La régate en flotte qui avait ouvert l'International
AC avait été une vraie course, se courant d'ailleurs
sur le même parcours que pour le match-racing. Cette
fois ci, lil s'agissait plus d'une parade, les bateaux remontant
tout le Waitemata Harbour pour un final sous le Harbour Bridge.
Sur la ligne de départ, deux nouveaux arrivants. Aux
côtés des quatre concurrents de la compétition
(NZL-60, USA-55, GBR-52 et le nouveau SWE-63), étaient
en effet venu se joindre le second IACC bitannique (GBR-44,
l'ancien Asura) et le NZL-40 (un bateau construit pour le
projet avorté de Marc Bouët pour l'édition
de 1995 et qui permet aujourd'hui aux touristes de découvrir
la navigation en Class America).
Dès le départ, les bateaux du Victory Challenge
et du Team New Zealand montrent une nouvelle fois leur supériorité,
virant ensemble devant la flotte pour un long speed test.

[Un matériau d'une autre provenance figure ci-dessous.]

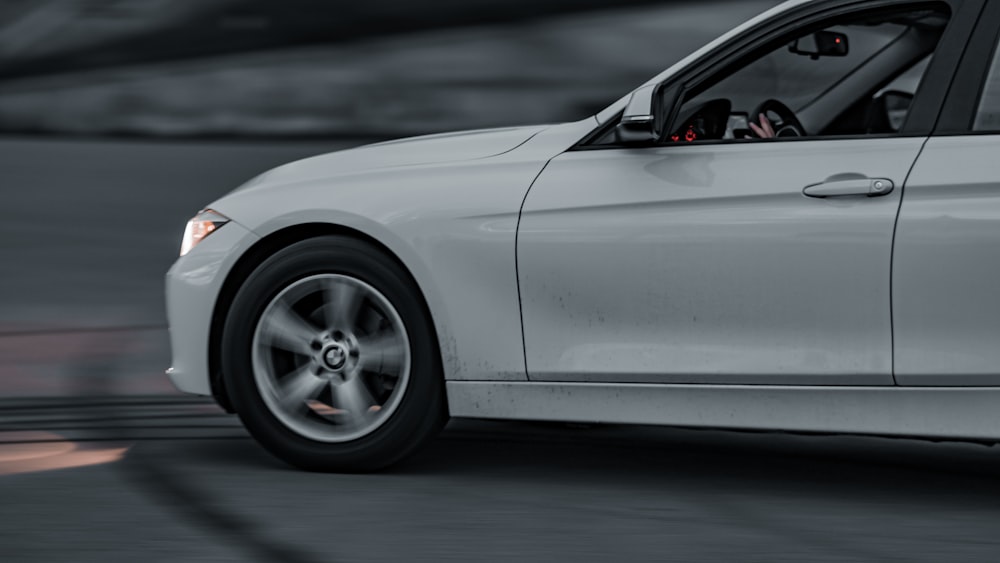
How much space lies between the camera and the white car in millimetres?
4797

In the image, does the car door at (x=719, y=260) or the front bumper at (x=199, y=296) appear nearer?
the car door at (x=719, y=260)

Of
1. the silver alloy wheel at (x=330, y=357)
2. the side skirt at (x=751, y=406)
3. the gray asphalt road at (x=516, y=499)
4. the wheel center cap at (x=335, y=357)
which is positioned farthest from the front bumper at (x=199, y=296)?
the side skirt at (x=751, y=406)

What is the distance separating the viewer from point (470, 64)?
1582 centimetres

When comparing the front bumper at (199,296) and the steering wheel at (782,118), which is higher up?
the steering wheel at (782,118)

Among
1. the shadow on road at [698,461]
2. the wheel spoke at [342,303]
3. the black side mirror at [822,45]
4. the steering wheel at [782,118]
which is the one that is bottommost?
the shadow on road at [698,461]

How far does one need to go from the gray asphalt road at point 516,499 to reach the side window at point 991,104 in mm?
1157

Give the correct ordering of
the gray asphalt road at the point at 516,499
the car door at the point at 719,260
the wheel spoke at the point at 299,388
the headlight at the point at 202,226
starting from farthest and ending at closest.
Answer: the headlight at the point at 202,226 < the wheel spoke at the point at 299,388 < the car door at the point at 719,260 < the gray asphalt road at the point at 516,499

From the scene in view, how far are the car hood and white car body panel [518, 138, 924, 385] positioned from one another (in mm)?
313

Quelques longueurs derrière, le USA-55 a pris le meilleur
sur les deux britanniques.
A la première marque au vent, le vent est provisoirement
tombé et c'est encore une fois le NZL-60 qui arrondit
en premier, juste devant le Örn suédois. C'est
le jour des curiosités avec les néo-zélandais
qui commencent le bord avec un code zéro tandis que
OneWorld, quatrième derrière le GBR-52, hisse
un petit spinnaker asymérique plat qui lui permet de
passer troisième durant le bord de portant.
Le reste de la course se jouera entre ces trois bateaux. Alors
qu'ils franchissent la dernière bouée dans le
Rangitoto Channel, le Victory Challenge est passé en
tête, démontrant à nouveau ses qualités
de vitesse pure.
Dans le Waitemata Harbour, les conditions météos
sont toutes différentes. Alors que le NZL-60 et le
SWE-63 décident de naviguer avec leur seule grand voile,
le OneWorld Challenge hisse à nouveau son spinnaker
plat. Un choix tactique qui se révèlera très
vite payant. A quelques centaines de mètres de l'arrivée,
le USA-55 est devant.
Un dernier changement de voile (peeling) alors que le vent
s'étiole à nouveau et le bateau barré
par Peter Gilmour passe la ligne d'arrivée en vainqueur.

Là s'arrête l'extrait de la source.